Pijls Bart G
Department of Orthopaedics, Leiden University Medical Center, Leiden, the Netherlands.
J Orthop. 2023 Nov 22;48:103-106. doi: 10.1016/j.jor.2023.11.051. eCollection 2024 Feb.
Machine learning assisted systematic reviewing may help to reduce the work burden in systematic reviews. The aim of this study is therefore to determine by a non-developer the performance of machine learning assisted systematic reviewing on previously published orthopaedic reviews in retrieving relevant papers.

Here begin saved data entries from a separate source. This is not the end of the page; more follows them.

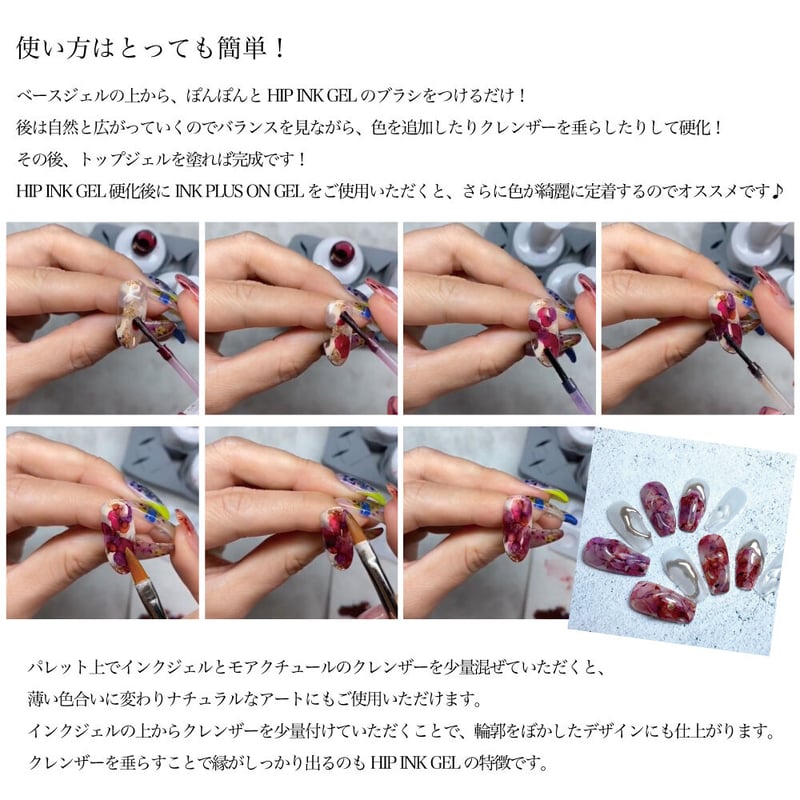 使い方はとっても簡単！

ベースジェルの上から、ぽんぽんと HIP INK GEL のブラシをつけるだけ！
後は自然と広がっていくのでバランスを見ながら、色を追加したりクレンザーを垂らしたりして硬化！
その後、トップジェルを塗れば完成です！
HIP INK GEL 硬化後に INK PLUS ON GEL をご使用いただくと、さらに色が綺麗に定着するのでオススメです♪

パレット上でインクジェルとモアクチュールのクレンザーを少量混ぜていただくと、
薄い色合いに変わりナチュラルなアートにもご使用いただけます。
インクジェルの上からクレンザーを少量付けていただくことで、輪郭をぼかしたデザインにも仕上がります。
クレンザーを垂らすことで縁がしっかり出るのも HIP INK GEL の特徴です。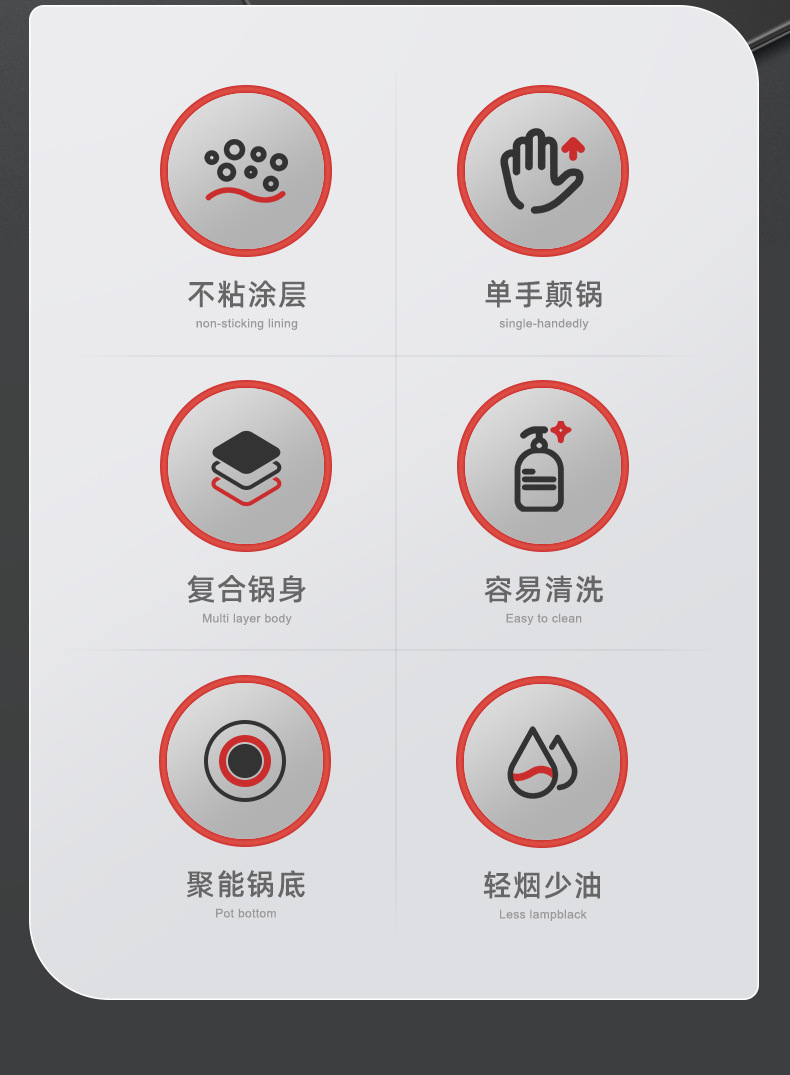 不粘涂层
non-sticking lining

单手颠锅
single-handedly

复合锅身
Multi layer body

容易清洗
Easy to clean

聚能锅底
Pot bottom

轻烟少油
Less lampblack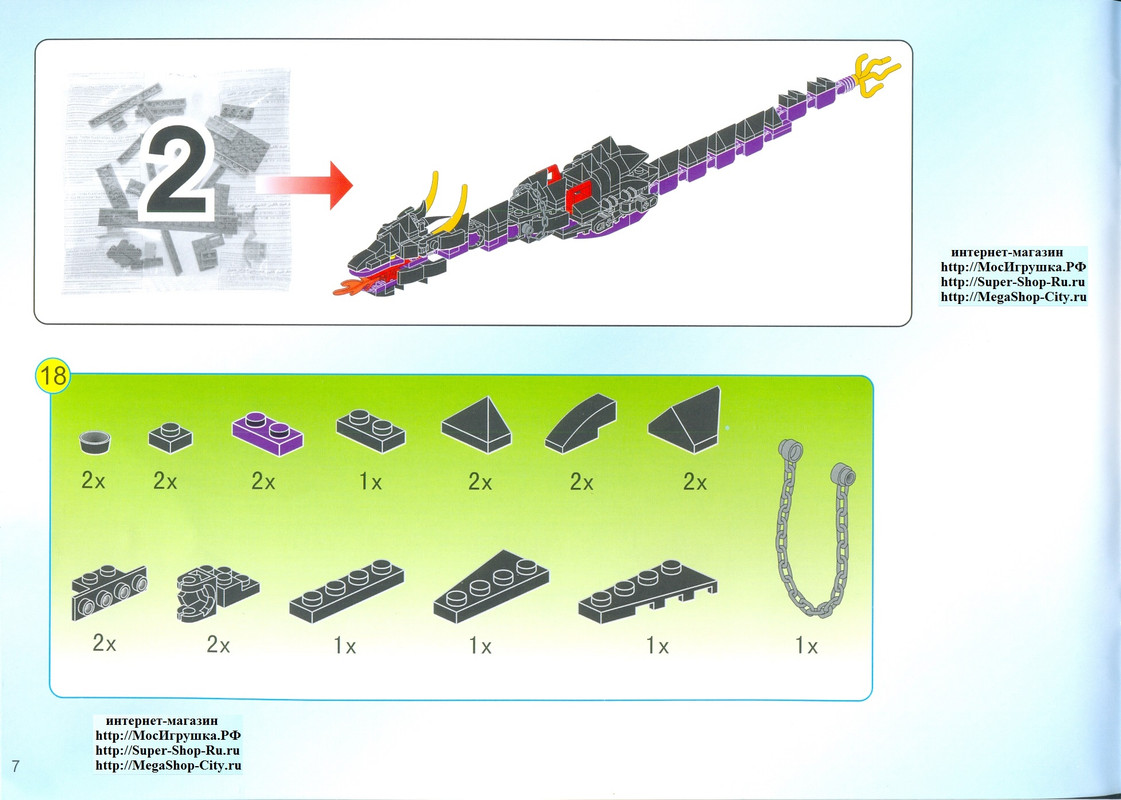 2

интернет-магазин
http://МосИгрушка.РФ
http://Super-Shop-Ru.ru
http://MegaShop-City.ru

18

2x 2x 2x 1x 2x 2x 2x

2x 2x 1x 1x 1x 1x

интернет-магазин
http://МосИгрушка.РФ
http://Super-Shop-Ru.ru
http://MegaShop-City.ru

7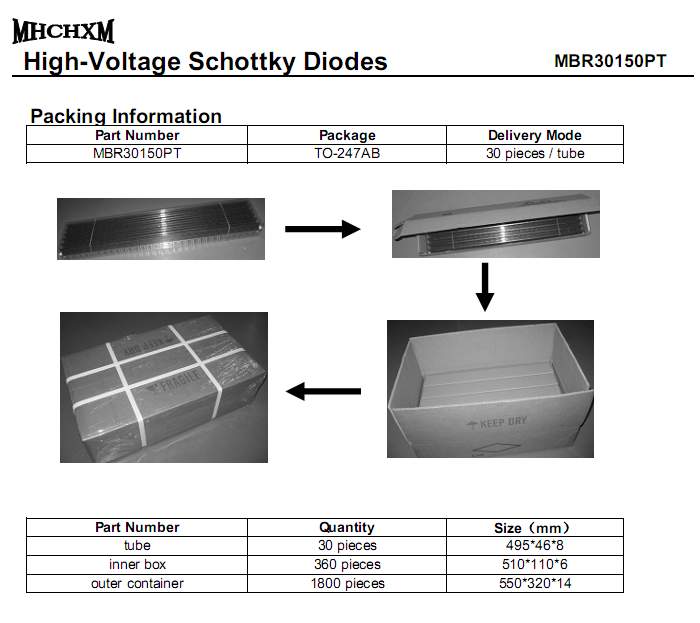 MHCHXM

High-Voltage Schottky Diodes

MBR30150PT

Packing Information

| Part Number | Package | Delivery Mode |
|---|---|---|
| MBR30150PT | TO-247AB | 30 pieces / tube |

KEEP DRY

FRAGILE

KEEP DRY

| Part Number | Quantity | Size（mm） |
|---|---|---|
| tube | 30 pieces | 495*46*8 |
| inner box | 360 pieces | 510*110*6 |
| outer container | 1800 pieces | 550*320*14 |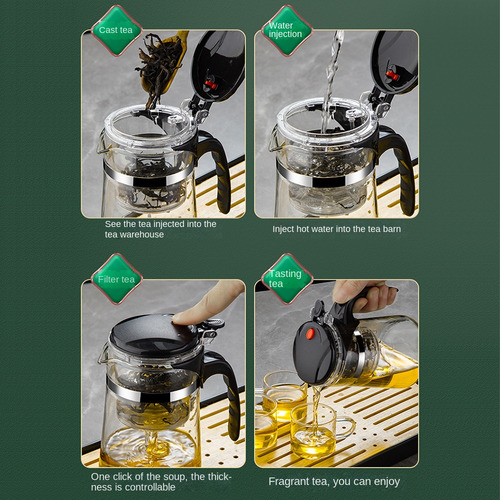 Cast tea

See the tea injected into the tea warehouse

Water injection

Inject hot water into the tea barn

Filter tea

One click of the soup, the thickness is controllable

Tasting tea

Fragrant tea, you can enjoy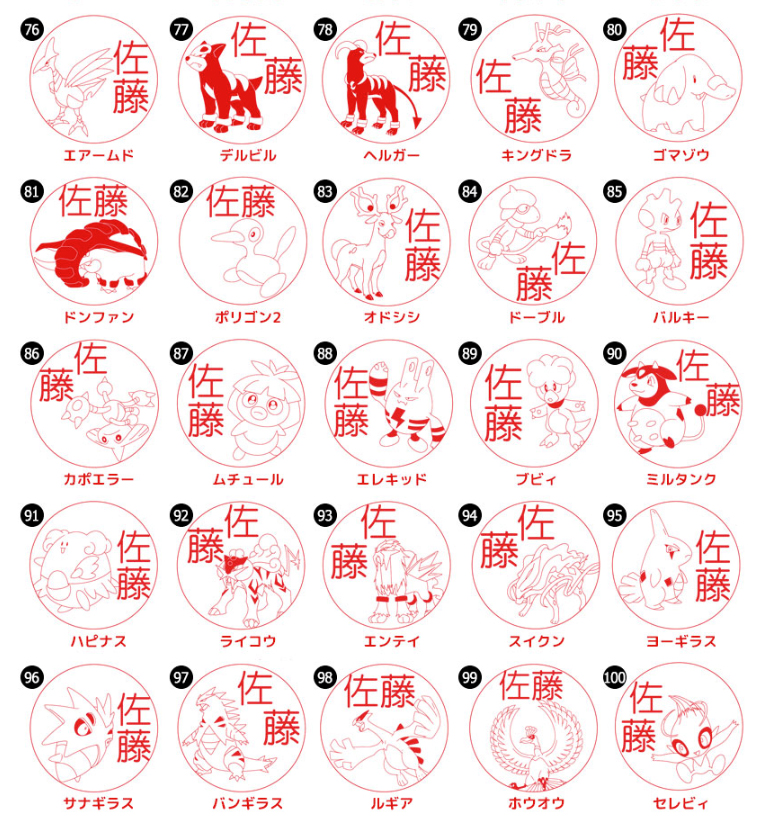 76
佐藤
エアームド

77
佐藤
デルビル

78
佐藤
ヘルガー

79
佐藤
キングドラ

80
佐藤
ゴマゾウ

81
佐藤
ドンファン

82
佐藤
ポリゴン2

83
佐藤
オドシシ

84
佐藤
ドーブル

85
佐藤
バルキー

86
佐藤
カポエラー

87
佐藤
ムチュール

88
佐藤
エレキッド

89
佐藤
ブビィ

90
佐藤
ミルタンク

91
佐藤
ハピナス

92
佐藤
ライコウ

93
佐藤
エンテイ

94
佐藤
スイクン

95
佐藤
ヨーギラス

96
佐藤
サナギラス

97
佐藤
バンギラス

98
佐藤
ルギア

99
佐藤
ホウオウ

100
佐藤
セレビィ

Active learning for Systematic Reviews (ASReview) was tested against the results from three previously published systematic reviews in the field of orthopaedics with 20 iterations for each review. The reviews covered easy, intermediate and advanced scenarios. The outcomes of interest were the percentage work saved at 95% recall (WSS@95), the percentage work saved at 100% recall (WSS@100) and the percentage of relevant references identified after having screened the first 10% of the records (RRF@10). Means and corresponding [95% confidence intervals] were calculated.
The WSS@95 was respectively 72 [71-74], 72 [72-73] and 50 [50-51] for the easy, intermediate and advanced scenarios. The WSS@100 was respectively 72 [71-73], 62 [61-63] and 37 [36-38] for the easy, intermediate and advanced scenarios. The RRF@10 was respectively 79 [78-81], 70 [69-71] and 58 [56-60] for the easy, intermediate and advanced scenarios.
Machine learning assisted systematic reviewing was efficient in retrieving relevant papers for systematic review in orthopaedics. The majority of relevant papers were identified after screening only 10% of the papers. All relevant papers were identified after screening 30%-40% of the total papers meaning that 60%-70% of the work can potentially be saved.
机器学习辅助的系统评价可能有助于减轻系统评价的工作负担。因此,本研究的目的是由非开发者确定机器学习辅助的系统评价在检索先前发表的骨科综述相关论文方面的性能。
针对骨科领域先前发表的三篇系统评价结果,对系统评价主动学习(ASReview)进行了测试,每次评价进行20次迭代。这些评价涵盖了简单、中等和复杂场景。感兴趣的结果是在召回率为95%时节省的工作量百分比(WSS@95)、召回率为100%时节省的工作量百分比(WSS@100)以及在筛选前10%的记录后识别出的相关参考文献百分比(RRF@10)。计算了平均值和相应的[95%置信区间]。
在简单、中等和复杂场景中,WSS@95分别为72[71-74]、72[72-73]和50[50-51]。在简单、中等和复杂场景中,WSS@100分别为72[71-73]、62[61-63]和37[36-38]。在简单、中等和复杂场景中,RRF@10分别为79[78-81]、70[69-71]和58[56-60]。
机器学习辅助的系统评价在检索骨科系统评价的相关论文方面是有效的。仅筛选10%的论文后就识别出了大部分相关论文。筛选30%-40%的总论文后识别出了所有相关论文,这意味着有可能节省60%-70%的工作量。